Xing Shi passou o olhar pelos rostos: “Quem aqui conhece o Lao Liu há mais tempo?”
Os seis olharam para um gordo de rosto redondo, que se viu obrigado a levantar a mão: “Eu!”
“Como é o Lao Liu?” Xing Shi perguntou.
Ele franziu a testa: “Conheço ele há uns sete, oito anos. É gentil, leal e muito dedicado aos pais!”
Xing Shi observou os outros: “Nos últimos dias, no dormitório ou com vocês, notou algo diferente?”
Um deles respondeu: “Nada de diferente, igual sempre!”
“É verdade!” Os outros concordaram.
O olhar de Xing Shi voltou ao gordo de rosto redondo: “Você o conhece melhor, pense bem!”
Ele pensou, olhando para cada um: “Há três dias, fomos jantar juntos. Quase no fim, ele chorou e disse que tinha conseguido dinheiro para tratar a mãe, mas se sentia culpado.”
“Mais alguma coisa?”
“Ele pediu que, se ele não estivesse mais aqui, eu cuidasse da mãe dele. Achei que era conversa de bêbado, não imaginei que aconteceria tão rápido, ai…”
“Disse mais alguma coisa?”
“Não, naquela noite só falou isso, depois conversamos sobre trabalho e família.”
Xing Shi apontou para o guarda: “Se lembrar de algo, avise ele para me informar!”
O gordo assentiu: “Entendido!”
Xing Shi saiu da cela, e Ye Mo já estava esperando no corredor.
“Encontrou alguma pista?”
“Nada. Avisou a Mei Nan Shan?”
“Sim!”
“Então vamos!”
Os dois caminharam lado a lado até a porta, o guarda acompanhou até a saída antes de retornar.

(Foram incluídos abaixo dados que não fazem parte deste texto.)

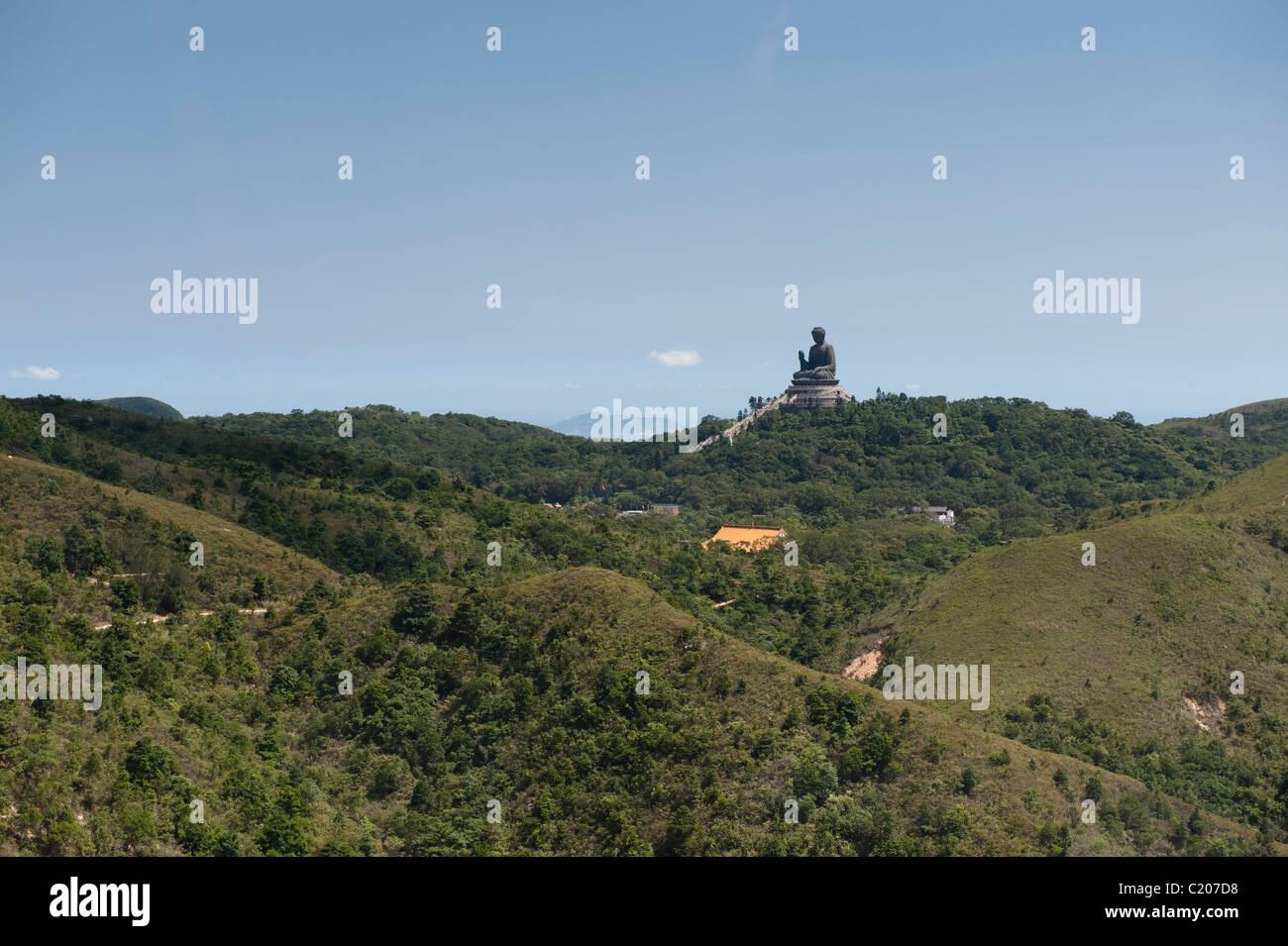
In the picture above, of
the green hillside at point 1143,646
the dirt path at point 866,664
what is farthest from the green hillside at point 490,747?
the dirt path at point 866,664

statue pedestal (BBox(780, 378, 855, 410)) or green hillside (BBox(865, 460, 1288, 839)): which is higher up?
statue pedestal (BBox(780, 378, 855, 410))

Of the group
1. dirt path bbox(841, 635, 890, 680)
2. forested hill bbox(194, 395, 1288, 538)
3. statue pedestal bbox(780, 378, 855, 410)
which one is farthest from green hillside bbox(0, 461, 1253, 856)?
statue pedestal bbox(780, 378, 855, 410)

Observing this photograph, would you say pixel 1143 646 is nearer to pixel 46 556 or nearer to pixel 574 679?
pixel 574 679

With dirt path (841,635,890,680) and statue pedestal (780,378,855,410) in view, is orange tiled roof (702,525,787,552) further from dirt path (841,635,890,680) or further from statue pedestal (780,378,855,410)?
statue pedestal (780,378,855,410)

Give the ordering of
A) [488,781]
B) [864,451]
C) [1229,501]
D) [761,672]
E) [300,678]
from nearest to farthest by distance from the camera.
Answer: [488,781] < [761,672] < [300,678] < [1229,501] < [864,451]

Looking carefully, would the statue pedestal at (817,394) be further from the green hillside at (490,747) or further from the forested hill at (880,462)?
the green hillside at (490,747)
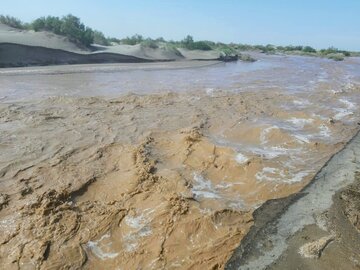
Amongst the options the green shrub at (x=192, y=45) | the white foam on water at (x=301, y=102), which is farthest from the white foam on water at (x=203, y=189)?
the green shrub at (x=192, y=45)

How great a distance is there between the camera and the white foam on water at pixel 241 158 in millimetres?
6293

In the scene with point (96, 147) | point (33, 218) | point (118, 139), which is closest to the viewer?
point (33, 218)

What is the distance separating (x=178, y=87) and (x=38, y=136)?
7903 mm

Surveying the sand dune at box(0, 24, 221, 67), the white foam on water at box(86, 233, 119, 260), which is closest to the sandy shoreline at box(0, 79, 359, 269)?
the white foam on water at box(86, 233, 119, 260)

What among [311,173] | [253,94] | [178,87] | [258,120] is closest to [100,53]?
[178,87]

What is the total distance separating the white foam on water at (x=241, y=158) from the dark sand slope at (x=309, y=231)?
116 centimetres

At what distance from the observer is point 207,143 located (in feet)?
23.0

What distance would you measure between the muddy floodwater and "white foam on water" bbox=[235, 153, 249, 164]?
40 millimetres

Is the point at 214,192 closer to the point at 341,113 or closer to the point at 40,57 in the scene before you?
the point at 341,113

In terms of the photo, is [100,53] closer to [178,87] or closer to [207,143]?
[178,87]

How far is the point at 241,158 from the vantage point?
6.42 m

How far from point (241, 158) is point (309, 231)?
7.11 feet

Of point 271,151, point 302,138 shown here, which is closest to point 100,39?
point 302,138

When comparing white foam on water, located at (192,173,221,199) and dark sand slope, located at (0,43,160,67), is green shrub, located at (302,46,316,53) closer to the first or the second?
dark sand slope, located at (0,43,160,67)
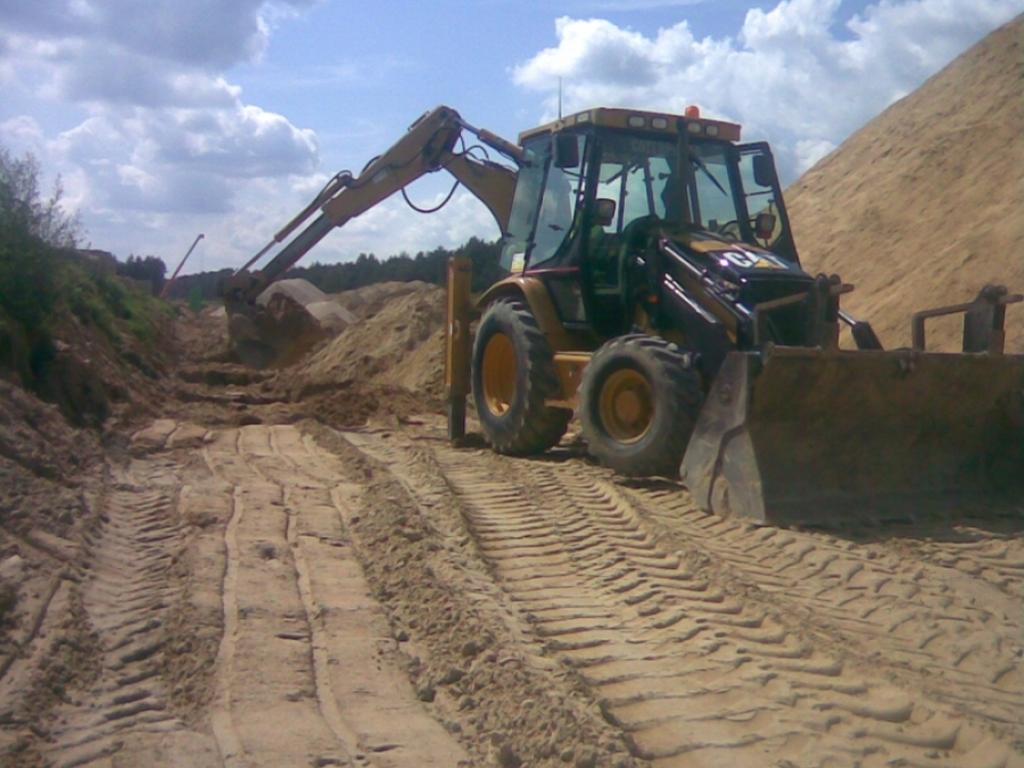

Xing Shi entrou no carro com Ye Mo: “Achou alguma pista no celular?”
Ye Mo olhou para a porta, assentindo: “Há um número de telefone nas chamadas e oitenta mil na conta. Quando voltarmos, vou recuperar os dados do celular.”
Xing Shi hesitou: “Pode me ajudar com uma coisa?”
Ye Mo olhou, intrigada: “O quê?”
Ele apontou para o celular: “Pode transferir esse dinheiro para a mãe do Cao Xiangdong? Ela precisa para o tratamento.”
Ye Mo ficou indecisa: “Se descobrirem, posso ser punida!”
Ele ergueu a mão: “Te pago cinco refeições. Se descobrirem, diga que fui eu!”
Ye Mo pensou por um instante e assentiu: “Está bem!”
“Obrigado!” Xing Shi abriu a porta e saiu.